Text section:
◆ ◆ ◆ ◆ ◆ ◆ ◆
A Simple Time Wasn’t So Sweet and Simple For Everyone…
The mansion has other ideas about the past coming to light, and Cassie starts having vivid dreams of two girls in the past: June and her best friend Lindie. June isn’t exactly happy that she’s about to marry an older man as arranged by her mother and a successful family friend to restore her family’s lost fortune, but she knows that he’s a sweet, honorable man, so the marriage will be a good thing. But she’s young and idealistic, and she wants to truly be in love. Lindie’s nearly four years younger at fourteen, and she’ll barely admit to herself that she’s in love with June. But she knows that June doesn’t like her like that, so Lindie’s content protecting June and being her best friend, and especially looking out for June’s best interests. And when a Hollywood movie comes to town and the male lead sets his sights on winning June over, Lindie’s up for helping the love story between Jack and June begin.
Twin Oaks Is A Character All Unto Itself…
The crumbling mansion of 2015 was once a vibrant home in 1955, housing June and her mother, along with their uncle Lemon Green Neely, the builder of the home, and the African American housekeeper Apatha. The house is talked about as if it is a living, breathing entity, and everyone who has ever been there can show up in Cassie’s dreams–even during the day she can feel them if the house chooses to do so. The supernatural element of the house sending Cassie the dreams of her Grandmother June and her best friend Lindie from when they were young was something that I felt could have been explored a bit more, especially since it was more like the reader gets the entire story while Cassie didn’t remember anything when she woke up. Miranda Beverly-Whittemore really did her research on what a house from this era would look like, down to the furniture inside. The author has a fantastic Pinterest board for this novel, and I definitely recommend that you check it out if you’re into that kind of thing.
◆ ◆ ◆ ◆ ◆ ◆ ◆
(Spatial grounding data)
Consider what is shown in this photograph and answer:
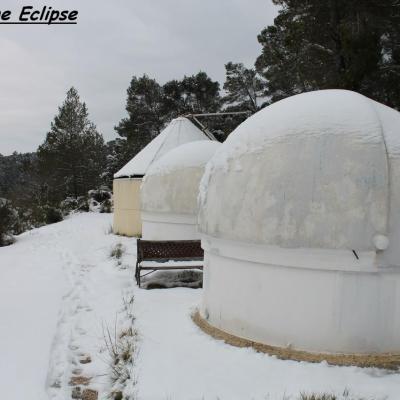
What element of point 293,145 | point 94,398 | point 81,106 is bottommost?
point 94,398

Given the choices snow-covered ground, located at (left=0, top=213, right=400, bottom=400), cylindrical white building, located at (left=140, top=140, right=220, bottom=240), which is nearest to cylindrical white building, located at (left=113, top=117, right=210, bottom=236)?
cylindrical white building, located at (left=140, top=140, right=220, bottom=240)

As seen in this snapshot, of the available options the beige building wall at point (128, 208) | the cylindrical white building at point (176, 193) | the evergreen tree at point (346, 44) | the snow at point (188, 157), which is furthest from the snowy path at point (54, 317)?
the evergreen tree at point (346, 44)

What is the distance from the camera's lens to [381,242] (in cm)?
529

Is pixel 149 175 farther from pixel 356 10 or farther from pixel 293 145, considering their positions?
◆ ◆ ◆ ◆ ◆ ◆ ◆
Task description: Carry on the book review about Cassie's dreams of June, Lindie, and the Twin Oaks mansion, starting right after its last sentence.

Result of the exercise:
I give June a four out of five. The dual timelines worked for me and I thoroughly enjoyed the small town feel of St. Jude in both 1955 and 2015. Having grown up in a town of 2500 residents myself, I know the claustrophobia of small town life very well, and the author captured it well. The characters are all well-drawn and realistic, even if some of them were stubborn and pigheaded until the end. The ending seemed a bit rushed, and it left me wanting to know more about June and Jack’s relationship –especially since everything was kept so hidden from both of their families over the years. I would also love to know more about Cassie and her new relationships, especially how the house is coming along. June is essentially a story about love, loss, and second chances–no matter how long they take to get them.
About Miranda Beverly-Whittemore
MIRANDA BEVERLY-WHITTEMORE is the author of four novels: June, New York Times bestseller Bittersweet; Set Me Free, which won the Janet Heidinger Kafka Prize, given annually for the best book of fiction by an American woman; and The Effects of Light. A recipient of the Crazyhorse Prize in Fiction, she lives and writes in Brooklyn.